Laura Bliss is CityLab’s west coast bureau chief, covering transportation and technology. She also authors MapLab, a biweekly newsletter about maps (subscribe here). Her work has appeared in the New York Times, The Atlantic, Los Angeles magazine, and beyond.
State policymakers are trying to push water conservation without fearmongering.
California is easing its hardline stance on urban water policy as it seeks to make a conservation a normal way of life, the L.A. Times reported Monday.
Governor Jerry Brown issued an executive order that requires local water suppliers to continue reporting their monthly usage to the state, and to set up long-term contingency plans. The order also permanently bans explicitly wasteful practices such as hosing down driveways and sidewalks, and watering lawns to the point of excess runoff. Ensuring that the state is prepared for a drier future is the key.
At the same time, top regulators at the State Water Resources Control Board are considering proposed revisions to the staunch emergency drought rules—namely, a 25 percent statewide water-use reduction—which Brown mandated last year. Based on their ability to meet demand in coming dry years, communities might be allowed more to use more flexible conservation targets, or even drop them entirely. The Board is expected to announce adjustments sometime in May.
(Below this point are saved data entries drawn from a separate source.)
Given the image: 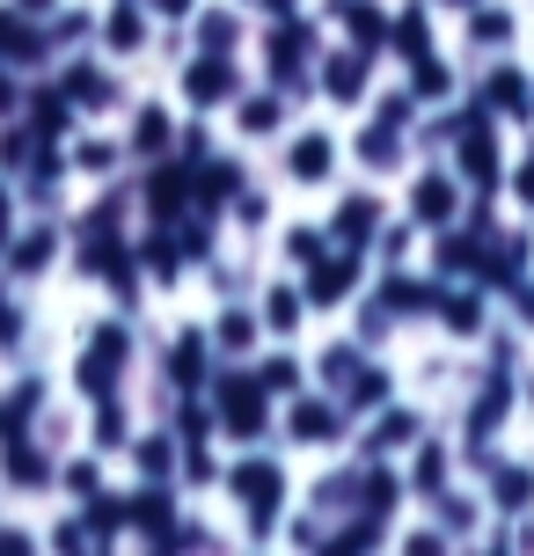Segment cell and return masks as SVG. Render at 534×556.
<instances>
[{
    "instance_id": "obj_55",
    "label": "cell",
    "mask_w": 534,
    "mask_h": 556,
    "mask_svg": "<svg viewBox=\"0 0 534 556\" xmlns=\"http://www.w3.org/2000/svg\"><path fill=\"white\" fill-rule=\"evenodd\" d=\"M15 103H23V96H15V81H8V59H0V117H15Z\"/></svg>"
},
{
    "instance_id": "obj_14",
    "label": "cell",
    "mask_w": 534,
    "mask_h": 556,
    "mask_svg": "<svg viewBox=\"0 0 534 556\" xmlns=\"http://www.w3.org/2000/svg\"><path fill=\"white\" fill-rule=\"evenodd\" d=\"M66 96H74V103H81V111H111L117 103V81L111 74H103V66H96V59H81V66H66Z\"/></svg>"
},
{
    "instance_id": "obj_20",
    "label": "cell",
    "mask_w": 534,
    "mask_h": 556,
    "mask_svg": "<svg viewBox=\"0 0 534 556\" xmlns=\"http://www.w3.org/2000/svg\"><path fill=\"white\" fill-rule=\"evenodd\" d=\"M338 15H344V29L359 37V52H381V45H389V15H381L373 0H338Z\"/></svg>"
},
{
    "instance_id": "obj_52",
    "label": "cell",
    "mask_w": 534,
    "mask_h": 556,
    "mask_svg": "<svg viewBox=\"0 0 534 556\" xmlns=\"http://www.w3.org/2000/svg\"><path fill=\"white\" fill-rule=\"evenodd\" d=\"M154 15H169V23H183V15H198V0H147Z\"/></svg>"
},
{
    "instance_id": "obj_17",
    "label": "cell",
    "mask_w": 534,
    "mask_h": 556,
    "mask_svg": "<svg viewBox=\"0 0 534 556\" xmlns=\"http://www.w3.org/2000/svg\"><path fill=\"white\" fill-rule=\"evenodd\" d=\"M37 403H44V381H15V389H8V403H0V446H8V440H23V432H29Z\"/></svg>"
},
{
    "instance_id": "obj_42",
    "label": "cell",
    "mask_w": 534,
    "mask_h": 556,
    "mask_svg": "<svg viewBox=\"0 0 534 556\" xmlns=\"http://www.w3.org/2000/svg\"><path fill=\"white\" fill-rule=\"evenodd\" d=\"M389 505H395V476H389V469H366V513L381 520Z\"/></svg>"
},
{
    "instance_id": "obj_25",
    "label": "cell",
    "mask_w": 534,
    "mask_h": 556,
    "mask_svg": "<svg viewBox=\"0 0 534 556\" xmlns=\"http://www.w3.org/2000/svg\"><path fill=\"white\" fill-rule=\"evenodd\" d=\"M285 425H293V440H338V425H344V417H338V403H315V395H301Z\"/></svg>"
},
{
    "instance_id": "obj_24",
    "label": "cell",
    "mask_w": 534,
    "mask_h": 556,
    "mask_svg": "<svg viewBox=\"0 0 534 556\" xmlns=\"http://www.w3.org/2000/svg\"><path fill=\"white\" fill-rule=\"evenodd\" d=\"M410 213H418L424 227H447V220H454V184H447V176H418V191H410Z\"/></svg>"
},
{
    "instance_id": "obj_27",
    "label": "cell",
    "mask_w": 534,
    "mask_h": 556,
    "mask_svg": "<svg viewBox=\"0 0 534 556\" xmlns=\"http://www.w3.org/2000/svg\"><path fill=\"white\" fill-rule=\"evenodd\" d=\"M81 528H88V542H117V528H125V498H111V491L81 498Z\"/></svg>"
},
{
    "instance_id": "obj_28",
    "label": "cell",
    "mask_w": 534,
    "mask_h": 556,
    "mask_svg": "<svg viewBox=\"0 0 534 556\" xmlns=\"http://www.w3.org/2000/svg\"><path fill=\"white\" fill-rule=\"evenodd\" d=\"M176 264H183V250H176V235H169V227L140 242V271L154 278V286H176Z\"/></svg>"
},
{
    "instance_id": "obj_22",
    "label": "cell",
    "mask_w": 534,
    "mask_h": 556,
    "mask_svg": "<svg viewBox=\"0 0 534 556\" xmlns=\"http://www.w3.org/2000/svg\"><path fill=\"white\" fill-rule=\"evenodd\" d=\"M330 227H338L344 250H359V242H373V227H381V205H373V198H344Z\"/></svg>"
},
{
    "instance_id": "obj_57",
    "label": "cell",
    "mask_w": 534,
    "mask_h": 556,
    "mask_svg": "<svg viewBox=\"0 0 534 556\" xmlns=\"http://www.w3.org/2000/svg\"><path fill=\"white\" fill-rule=\"evenodd\" d=\"M512 191H520V198H527V205H534V154H527V162H520V176H512Z\"/></svg>"
},
{
    "instance_id": "obj_13",
    "label": "cell",
    "mask_w": 534,
    "mask_h": 556,
    "mask_svg": "<svg viewBox=\"0 0 534 556\" xmlns=\"http://www.w3.org/2000/svg\"><path fill=\"white\" fill-rule=\"evenodd\" d=\"M461 176H469L476 191L498 184V139H491V125H461Z\"/></svg>"
},
{
    "instance_id": "obj_5",
    "label": "cell",
    "mask_w": 534,
    "mask_h": 556,
    "mask_svg": "<svg viewBox=\"0 0 534 556\" xmlns=\"http://www.w3.org/2000/svg\"><path fill=\"white\" fill-rule=\"evenodd\" d=\"M125 528L140 534V542H154V549H169V534H176V498H169V483H147V491H132V498H125Z\"/></svg>"
},
{
    "instance_id": "obj_21",
    "label": "cell",
    "mask_w": 534,
    "mask_h": 556,
    "mask_svg": "<svg viewBox=\"0 0 534 556\" xmlns=\"http://www.w3.org/2000/svg\"><path fill=\"white\" fill-rule=\"evenodd\" d=\"M366 59H373V52H338L330 66H322V88H330L338 103H359V96H366Z\"/></svg>"
},
{
    "instance_id": "obj_34",
    "label": "cell",
    "mask_w": 534,
    "mask_h": 556,
    "mask_svg": "<svg viewBox=\"0 0 534 556\" xmlns=\"http://www.w3.org/2000/svg\"><path fill=\"white\" fill-rule=\"evenodd\" d=\"M301 307H308V293H293V286H271V293H264V323H271V330H301Z\"/></svg>"
},
{
    "instance_id": "obj_23",
    "label": "cell",
    "mask_w": 534,
    "mask_h": 556,
    "mask_svg": "<svg viewBox=\"0 0 534 556\" xmlns=\"http://www.w3.org/2000/svg\"><path fill=\"white\" fill-rule=\"evenodd\" d=\"M389 45H395V59H410V66H418V59H432V29H424V8H403V15H395V23H389Z\"/></svg>"
},
{
    "instance_id": "obj_36",
    "label": "cell",
    "mask_w": 534,
    "mask_h": 556,
    "mask_svg": "<svg viewBox=\"0 0 534 556\" xmlns=\"http://www.w3.org/2000/svg\"><path fill=\"white\" fill-rule=\"evenodd\" d=\"M74 168H81V176H111L117 168V139H74Z\"/></svg>"
},
{
    "instance_id": "obj_61",
    "label": "cell",
    "mask_w": 534,
    "mask_h": 556,
    "mask_svg": "<svg viewBox=\"0 0 534 556\" xmlns=\"http://www.w3.org/2000/svg\"><path fill=\"white\" fill-rule=\"evenodd\" d=\"M520 315H527V323H534V286H527V293H520Z\"/></svg>"
},
{
    "instance_id": "obj_30",
    "label": "cell",
    "mask_w": 534,
    "mask_h": 556,
    "mask_svg": "<svg viewBox=\"0 0 534 556\" xmlns=\"http://www.w3.org/2000/svg\"><path fill=\"white\" fill-rule=\"evenodd\" d=\"M381 301H389L395 315H418V307H440V293H432L424 278H403V271H395L389 286H381Z\"/></svg>"
},
{
    "instance_id": "obj_50",
    "label": "cell",
    "mask_w": 534,
    "mask_h": 556,
    "mask_svg": "<svg viewBox=\"0 0 534 556\" xmlns=\"http://www.w3.org/2000/svg\"><path fill=\"white\" fill-rule=\"evenodd\" d=\"M183 476H191V483H213V462H205V446L191 440V454H183Z\"/></svg>"
},
{
    "instance_id": "obj_54",
    "label": "cell",
    "mask_w": 534,
    "mask_h": 556,
    "mask_svg": "<svg viewBox=\"0 0 534 556\" xmlns=\"http://www.w3.org/2000/svg\"><path fill=\"white\" fill-rule=\"evenodd\" d=\"M15 242V205H8V184H0V250Z\"/></svg>"
},
{
    "instance_id": "obj_53",
    "label": "cell",
    "mask_w": 534,
    "mask_h": 556,
    "mask_svg": "<svg viewBox=\"0 0 534 556\" xmlns=\"http://www.w3.org/2000/svg\"><path fill=\"white\" fill-rule=\"evenodd\" d=\"M52 549H88V528H81V520H74V528H59V534H52Z\"/></svg>"
},
{
    "instance_id": "obj_1",
    "label": "cell",
    "mask_w": 534,
    "mask_h": 556,
    "mask_svg": "<svg viewBox=\"0 0 534 556\" xmlns=\"http://www.w3.org/2000/svg\"><path fill=\"white\" fill-rule=\"evenodd\" d=\"M227 491L250 505V528L256 534H271V520H279V505H285V469H279V462H264V454H250V462L227 469Z\"/></svg>"
},
{
    "instance_id": "obj_41",
    "label": "cell",
    "mask_w": 534,
    "mask_h": 556,
    "mask_svg": "<svg viewBox=\"0 0 534 556\" xmlns=\"http://www.w3.org/2000/svg\"><path fill=\"white\" fill-rule=\"evenodd\" d=\"M440 315H447L454 330H476V323H483V301H476V293H447V301H440Z\"/></svg>"
},
{
    "instance_id": "obj_2",
    "label": "cell",
    "mask_w": 534,
    "mask_h": 556,
    "mask_svg": "<svg viewBox=\"0 0 534 556\" xmlns=\"http://www.w3.org/2000/svg\"><path fill=\"white\" fill-rule=\"evenodd\" d=\"M264 381L256 374H220V389H213V403H220V425L234 432V440H256L264 425H271V410H264Z\"/></svg>"
},
{
    "instance_id": "obj_43",
    "label": "cell",
    "mask_w": 534,
    "mask_h": 556,
    "mask_svg": "<svg viewBox=\"0 0 534 556\" xmlns=\"http://www.w3.org/2000/svg\"><path fill=\"white\" fill-rule=\"evenodd\" d=\"M66 491H74V498H96V491H103V469H96V462H66Z\"/></svg>"
},
{
    "instance_id": "obj_40",
    "label": "cell",
    "mask_w": 534,
    "mask_h": 556,
    "mask_svg": "<svg viewBox=\"0 0 534 556\" xmlns=\"http://www.w3.org/2000/svg\"><path fill=\"white\" fill-rule=\"evenodd\" d=\"M256 381H264L271 395H293V389H301V366H293V359H264V366H256Z\"/></svg>"
},
{
    "instance_id": "obj_38",
    "label": "cell",
    "mask_w": 534,
    "mask_h": 556,
    "mask_svg": "<svg viewBox=\"0 0 534 556\" xmlns=\"http://www.w3.org/2000/svg\"><path fill=\"white\" fill-rule=\"evenodd\" d=\"M395 132H403V125H389V117H381L373 132H359V154H366V162H373V168H389V162H395V147H403V139H395Z\"/></svg>"
},
{
    "instance_id": "obj_19",
    "label": "cell",
    "mask_w": 534,
    "mask_h": 556,
    "mask_svg": "<svg viewBox=\"0 0 534 556\" xmlns=\"http://www.w3.org/2000/svg\"><path fill=\"white\" fill-rule=\"evenodd\" d=\"M176 462H183V454H176V440H169V432H147V440H132V469H140L147 483H169V476H176Z\"/></svg>"
},
{
    "instance_id": "obj_33",
    "label": "cell",
    "mask_w": 534,
    "mask_h": 556,
    "mask_svg": "<svg viewBox=\"0 0 534 556\" xmlns=\"http://www.w3.org/2000/svg\"><path fill=\"white\" fill-rule=\"evenodd\" d=\"M483 103H491V111H527V81H520V74H512V66H498V74H491V81H483Z\"/></svg>"
},
{
    "instance_id": "obj_29",
    "label": "cell",
    "mask_w": 534,
    "mask_h": 556,
    "mask_svg": "<svg viewBox=\"0 0 534 556\" xmlns=\"http://www.w3.org/2000/svg\"><path fill=\"white\" fill-rule=\"evenodd\" d=\"M279 117H285V103L279 96H234V125H242V132H279Z\"/></svg>"
},
{
    "instance_id": "obj_3",
    "label": "cell",
    "mask_w": 534,
    "mask_h": 556,
    "mask_svg": "<svg viewBox=\"0 0 534 556\" xmlns=\"http://www.w3.org/2000/svg\"><path fill=\"white\" fill-rule=\"evenodd\" d=\"M234 96H242V74H234L227 52H198L191 66H183V103H191V111H220Z\"/></svg>"
},
{
    "instance_id": "obj_15",
    "label": "cell",
    "mask_w": 534,
    "mask_h": 556,
    "mask_svg": "<svg viewBox=\"0 0 534 556\" xmlns=\"http://www.w3.org/2000/svg\"><path fill=\"white\" fill-rule=\"evenodd\" d=\"M88 440L103 446V454H117V446H132V425H125V403H117L111 389L96 395V410H88Z\"/></svg>"
},
{
    "instance_id": "obj_60",
    "label": "cell",
    "mask_w": 534,
    "mask_h": 556,
    "mask_svg": "<svg viewBox=\"0 0 534 556\" xmlns=\"http://www.w3.org/2000/svg\"><path fill=\"white\" fill-rule=\"evenodd\" d=\"M264 8H271V15H293V8H301V0H264Z\"/></svg>"
},
{
    "instance_id": "obj_45",
    "label": "cell",
    "mask_w": 534,
    "mask_h": 556,
    "mask_svg": "<svg viewBox=\"0 0 534 556\" xmlns=\"http://www.w3.org/2000/svg\"><path fill=\"white\" fill-rule=\"evenodd\" d=\"M410 74H418V96H447V66H440V59H418V66H410Z\"/></svg>"
},
{
    "instance_id": "obj_12",
    "label": "cell",
    "mask_w": 534,
    "mask_h": 556,
    "mask_svg": "<svg viewBox=\"0 0 534 556\" xmlns=\"http://www.w3.org/2000/svg\"><path fill=\"white\" fill-rule=\"evenodd\" d=\"M330 168H338V139L330 132H301L293 139V154H285V176H293V184H322Z\"/></svg>"
},
{
    "instance_id": "obj_16",
    "label": "cell",
    "mask_w": 534,
    "mask_h": 556,
    "mask_svg": "<svg viewBox=\"0 0 534 556\" xmlns=\"http://www.w3.org/2000/svg\"><path fill=\"white\" fill-rule=\"evenodd\" d=\"M103 45H111V52H147V15H140V0H117L111 15H103Z\"/></svg>"
},
{
    "instance_id": "obj_4",
    "label": "cell",
    "mask_w": 534,
    "mask_h": 556,
    "mask_svg": "<svg viewBox=\"0 0 534 556\" xmlns=\"http://www.w3.org/2000/svg\"><path fill=\"white\" fill-rule=\"evenodd\" d=\"M191 205H198V198H191V162L154 154V168H147V213H154V227H176Z\"/></svg>"
},
{
    "instance_id": "obj_48",
    "label": "cell",
    "mask_w": 534,
    "mask_h": 556,
    "mask_svg": "<svg viewBox=\"0 0 534 556\" xmlns=\"http://www.w3.org/2000/svg\"><path fill=\"white\" fill-rule=\"evenodd\" d=\"M410 432H418V425H410L403 410H389V417H381V432H373V446H395V440H410Z\"/></svg>"
},
{
    "instance_id": "obj_18",
    "label": "cell",
    "mask_w": 534,
    "mask_h": 556,
    "mask_svg": "<svg viewBox=\"0 0 534 556\" xmlns=\"http://www.w3.org/2000/svg\"><path fill=\"white\" fill-rule=\"evenodd\" d=\"M205 359H213V344H205L198 330H183V337H176V352H169V381L191 395L198 381H205Z\"/></svg>"
},
{
    "instance_id": "obj_59",
    "label": "cell",
    "mask_w": 534,
    "mask_h": 556,
    "mask_svg": "<svg viewBox=\"0 0 534 556\" xmlns=\"http://www.w3.org/2000/svg\"><path fill=\"white\" fill-rule=\"evenodd\" d=\"M15 8H23V15H52L59 0H15Z\"/></svg>"
},
{
    "instance_id": "obj_51",
    "label": "cell",
    "mask_w": 534,
    "mask_h": 556,
    "mask_svg": "<svg viewBox=\"0 0 534 556\" xmlns=\"http://www.w3.org/2000/svg\"><path fill=\"white\" fill-rule=\"evenodd\" d=\"M322 374H330V381H352V374H359V359H352V352H330V359H322Z\"/></svg>"
},
{
    "instance_id": "obj_35",
    "label": "cell",
    "mask_w": 534,
    "mask_h": 556,
    "mask_svg": "<svg viewBox=\"0 0 534 556\" xmlns=\"http://www.w3.org/2000/svg\"><path fill=\"white\" fill-rule=\"evenodd\" d=\"M491 498L506 505V513H520V505L534 498V469H498L491 476Z\"/></svg>"
},
{
    "instance_id": "obj_39",
    "label": "cell",
    "mask_w": 534,
    "mask_h": 556,
    "mask_svg": "<svg viewBox=\"0 0 534 556\" xmlns=\"http://www.w3.org/2000/svg\"><path fill=\"white\" fill-rule=\"evenodd\" d=\"M381 403H389V374L359 366V374H352V410H381Z\"/></svg>"
},
{
    "instance_id": "obj_58",
    "label": "cell",
    "mask_w": 534,
    "mask_h": 556,
    "mask_svg": "<svg viewBox=\"0 0 534 556\" xmlns=\"http://www.w3.org/2000/svg\"><path fill=\"white\" fill-rule=\"evenodd\" d=\"M15 337H23V323H15V307L0 301V344H15Z\"/></svg>"
},
{
    "instance_id": "obj_37",
    "label": "cell",
    "mask_w": 534,
    "mask_h": 556,
    "mask_svg": "<svg viewBox=\"0 0 534 556\" xmlns=\"http://www.w3.org/2000/svg\"><path fill=\"white\" fill-rule=\"evenodd\" d=\"M213 344H220V352H250V344H256V315L227 307V315H220V330H213Z\"/></svg>"
},
{
    "instance_id": "obj_56",
    "label": "cell",
    "mask_w": 534,
    "mask_h": 556,
    "mask_svg": "<svg viewBox=\"0 0 534 556\" xmlns=\"http://www.w3.org/2000/svg\"><path fill=\"white\" fill-rule=\"evenodd\" d=\"M23 549H37L29 534H15V528H0V556H23Z\"/></svg>"
},
{
    "instance_id": "obj_32",
    "label": "cell",
    "mask_w": 534,
    "mask_h": 556,
    "mask_svg": "<svg viewBox=\"0 0 534 556\" xmlns=\"http://www.w3.org/2000/svg\"><path fill=\"white\" fill-rule=\"evenodd\" d=\"M234 37H242V23L227 8H205L198 15V52H234Z\"/></svg>"
},
{
    "instance_id": "obj_9",
    "label": "cell",
    "mask_w": 534,
    "mask_h": 556,
    "mask_svg": "<svg viewBox=\"0 0 534 556\" xmlns=\"http://www.w3.org/2000/svg\"><path fill=\"white\" fill-rule=\"evenodd\" d=\"M191 198H198V213H213V205H234V198H242V168H234V162H213V154H198V168H191Z\"/></svg>"
},
{
    "instance_id": "obj_44",
    "label": "cell",
    "mask_w": 534,
    "mask_h": 556,
    "mask_svg": "<svg viewBox=\"0 0 534 556\" xmlns=\"http://www.w3.org/2000/svg\"><path fill=\"white\" fill-rule=\"evenodd\" d=\"M440 483H447V454L424 446V454H418V491H440Z\"/></svg>"
},
{
    "instance_id": "obj_10",
    "label": "cell",
    "mask_w": 534,
    "mask_h": 556,
    "mask_svg": "<svg viewBox=\"0 0 534 556\" xmlns=\"http://www.w3.org/2000/svg\"><path fill=\"white\" fill-rule=\"evenodd\" d=\"M352 286H359V264H352V250H344V256H315V264H308V301H315V307L352 301Z\"/></svg>"
},
{
    "instance_id": "obj_46",
    "label": "cell",
    "mask_w": 534,
    "mask_h": 556,
    "mask_svg": "<svg viewBox=\"0 0 534 556\" xmlns=\"http://www.w3.org/2000/svg\"><path fill=\"white\" fill-rule=\"evenodd\" d=\"M506 37H512V15L483 8V15H476V45H506Z\"/></svg>"
},
{
    "instance_id": "obj_11",
    "label": "cell",
    "mask_w": 534,
    "mask_h": 556,
    "mask_svg": "<svg viewBox=\"0 0 534 556\" xmlns=\"http://www.w3.org/2000/svg\"><path fill=\"white\" fill-rule=\"evenodd\" d=\"M52 264H59V227H29V235L8 242V271L15 278H44Z\"/></svg>"
},
{
    "instance_id": "obj_6",
    "label": "cell",
    "mask_w": 534,
    "mask_h": 556,
    "mask_svg": "<svg viewBox=\"0 0 534 556\" xmlns=\"http://www.w3.org/2000/svg\"><path fill=\"white\" fill-rule=\"evenodd\" d=\"M125 352H132V337H125V323H103V330L88 337L81 366H74V374H81V389H88V395H103V389L117 381V366H125Z\"/></svg>"
},
{
    "instance_id": "obj_31",
    "label": "cell",
    "mask_w": 534,
    "mask_h": 556,
    "mask_svg": "<svg viewBox=\"0 0 534 556\" xmlns=\"http://www.w3.org/2000/svg\"><path fill=\"white\" fill-rule=\"evenodd\" d=\"M132 147H140L147 162H154V154H169V147H176V125H169V111H140V125H132Z\"/></svg>"
},
{
    "instance_id": "obj_62",
    "label": "cell",
    "mask_w": 534,
    "mask_h": 556,
    "mask_svg": "<svg viewBox=\"0 0 534 556\" xmlns=\"http://www.w3.org/2000/svg\"><path fill=\"white\" fill-rule=\"evenodd\" d=\"M454 8H476V0H454Z\"/></svg>"
},
{
    "instance_id": "obj_7",
    "label": "cell",
    "mask_w": 534,
    "mask_h": 556,
    "mask_svg": "<svg viewBox=\"0 0 534 556\" xmlns=\"http://www.w3.org/2000/svg\"><path fill=\"white\" fill-rule=\"evenodd\" d=\"M308 52H315V29L285 15V23L271 29V45H264V59H271V81L293 88V81H301V59H308Z\"/></svg>"
},
{
    "instance_id": "obj_47",
    "label": "cell",
    "mask_w": 534,
    "mask_h": 556,
    "mask_svg": "<svg viewBox=\"0 0 534 556\" xmlns=\"http://www.w3.org/2000/svg\"><path fill=\"white\" fill-rule=\"evenodd\" d=\"M285 250H293V264H315V256H322V235H315V227H293Z\"/></svg>"
},
{
    "instance_id": "obj_26",
    "label": "cell",
    "mask_w": 534,
    "mask_h": 556,
    "mask_svg": "<svg viewBox=\"0 0 534 556\" xmlns=\"http://www.w3.org/2000/svg\"><path fill=\"white\" fill-rule=\"evenodd\" d=\"M8 483H15V491H44V483H52V462L29 440H8Z\"/></svg>"
},
{
    "instance_id": "obj_49",
    "label": "cell",
    "mask_w": 534,
    "mask_h": 556,
    "mask_svg": "<svg viewBox=\"0 0 534 556\" xmlns=\"http://www.w3.org/2000/svg\"><path fill=\"white\" fill-rule=\"evenodd\" d=\"M176 425H183V440H205V425H213V417L198 410V403H183V410H176Z\"/></svg>"
},
{
    "instance_id": "obj_8",
    "label": "cell",
    "mask_w": 534,
    "mask_h": 556,
    "mask_svg": "<svg viewBox=\"0 0 534 556\" xmlns=\"http://www.w3.org/2000/svg\"><path fill=\"white\" fill-rule=\"evenodd\" d=\"M23 117H29V132H37V139H66V132H74V117H81V103H74L66 88H37V96L23 103Z\"/></svg>"
}]
</instances>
It all adds up to a less drastic, but perhaps more sustainable approach to water consumption.
As CityLab reported in April, drought conditions in some parts of California have improved, thanks to El Niño. Key reservoirs in the northern parts of the state are fuller than they’ve been in years, and snowpack in the Sierras has recovered from last year’s record lows. This has led some communities to feel secure about their water supplies, and to call on regulators to loosen conservation requirements.
Still, this drought is not over. The order goes on to state, “California droughts are expected to be more frequent and persistent, as warmer winter temperatures driven by climate change reduce water held in the Sierra Nevada snowpack and result in drier soil conditions.” State policymakers are now navigating the tricky task of pushing conservation without scaremongering or being unnecessarily stringent.